Return the listing below line for line, with every character unchanged.
* * *
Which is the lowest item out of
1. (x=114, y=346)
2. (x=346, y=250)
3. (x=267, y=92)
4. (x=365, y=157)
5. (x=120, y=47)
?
* * *
■ TASK SOLUTION
Which is the lowest item out of
1. (x=114, y=346)
2. (x=346, y=250)
3. (x=267, y=92)
4. (x=365, y=157)
5. (x=120, y=47)
?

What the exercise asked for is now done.